I first heard of its use in business. If it has a technical name, I don’t know of it. I call it: Two Choices Technique. But trust me, my Kung Fu is strong and, Two Choices Technique works in parenting and in the classroom. If you’ve ever been in a discussion of the rules with a child and the conversation seemed to derail into an unwanted negotiation or a fight, you could have used this tool. And that’s all it is, just another tool in the toolbox of the skillful negotiator. I’ve used it on children of all ages (yes, even with the hard guys – that’s coming in a later post) but it’s easiest to understand and learn when you see how I used it with 2 year old Charlotte.
I met Megan, Charlotte’s mom, when I was still working in the night clubs. Megan was so beautiful and I was so infatuated with her that, even though I could tell Charlotte was a poster child for the ‘terrible twos,’ I had to try for a relationship with Megan. Whenever I tried to talk to Charlotte about her more disagreeable or disrespectful behaviors, Megan would always say, “Oh don’t even bother. Charlotte never listens to anybody but me.” So mostly I didn’t bother, until we went to the Griffith Park Zoo.
It was one of those glorious, romantic, Sunday afternoons at the zoo. We laughed, ate junk food and had a really fun ‘family’ experience – all three of us. Then it was time to go home.
I had to work that night so we couldn’t stay any longer. And Charlotte transformed from an adorable child into the spawn of Satan! She would not get into the van. She whined; she kicked; she hit her mom; she cried; she screamed so loudly they probably could’ve heard her down in San Diego. Nothing Megan did was effective in turning the tide of this tornadic tantrum. So I said, “Let me try.” And Megan countered with her stock solution, “Oh don’t even bother. Charlotte never listens to anybody but me.” But Charlotte had never crossed swords with Big D.!
I squatted down until I was eye to eye with Charlotte. Then in a quiet, calm voice I started in, “Charlotte, we have to go.

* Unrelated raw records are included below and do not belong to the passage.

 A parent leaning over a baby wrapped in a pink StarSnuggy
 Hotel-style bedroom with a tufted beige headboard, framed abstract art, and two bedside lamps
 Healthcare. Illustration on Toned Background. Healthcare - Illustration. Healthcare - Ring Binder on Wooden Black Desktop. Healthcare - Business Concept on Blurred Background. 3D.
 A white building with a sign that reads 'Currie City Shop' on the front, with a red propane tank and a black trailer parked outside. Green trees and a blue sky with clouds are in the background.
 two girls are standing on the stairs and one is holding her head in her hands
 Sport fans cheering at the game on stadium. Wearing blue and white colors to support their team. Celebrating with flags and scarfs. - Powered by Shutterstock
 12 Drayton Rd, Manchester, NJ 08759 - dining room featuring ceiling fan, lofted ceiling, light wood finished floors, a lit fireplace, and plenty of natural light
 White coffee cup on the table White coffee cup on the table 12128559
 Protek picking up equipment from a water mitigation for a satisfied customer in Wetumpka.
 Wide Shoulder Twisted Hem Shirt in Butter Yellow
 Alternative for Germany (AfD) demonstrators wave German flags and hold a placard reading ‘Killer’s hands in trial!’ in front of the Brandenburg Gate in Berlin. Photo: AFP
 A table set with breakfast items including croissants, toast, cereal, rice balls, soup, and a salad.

I have to work tonight, so we have to go. I’m the one who drove, so you and your mommy have to ride with me. Now your mom and I love you very much, so we can’t just leave you here. The way I see it, a big girl would understand that. A little baby would not understand. You have to ask yourself, ‘Am I a big girl who understands and can get into the van on my own? Or am I a little baby that has to be put into the van?’ Because, believe me Charlotte, we are going and I am big enough, strong enough, and mean enough to put a little baby in the van if I have to.
“So what’s it going to be Charlotte? Are you a little baby that has to be put in the van, or are you a big girl who understands and can get in the van on her own?” She hesitated a second while she looked me in the eye and I gave her my coldest Dirty Harry, ‘Do you feel lucky punk?’ stare. And without another word she climbed into the van on her own.
Megan couldn’t have been more surprised if I’d turned lions into lambs. She said, “But Charlotte never listens to anybody but me.”
I said, “Maybe nobody else knew how to talk to her.”
Epilogue: Two Choices Technique Explained
The trick is in wording what you want so that your kid is making their own choice between two alternatives of YOUR selection. One of the choices should usually be unpleasant and quite possibly cause the child to lose face; the other choice (the one you really want) is a better choice that allows the child to save face.
I could have just said, “Get in the van or else!” But that takes away Charlotte’s power. By skillful wording – putting the face saving choice last when it was time for her to choose – Charlotte got to exercise judgement and be the big girl. And I got her to stop the tantrum (without showing any significant weakness on my part), which is what I wanted all along!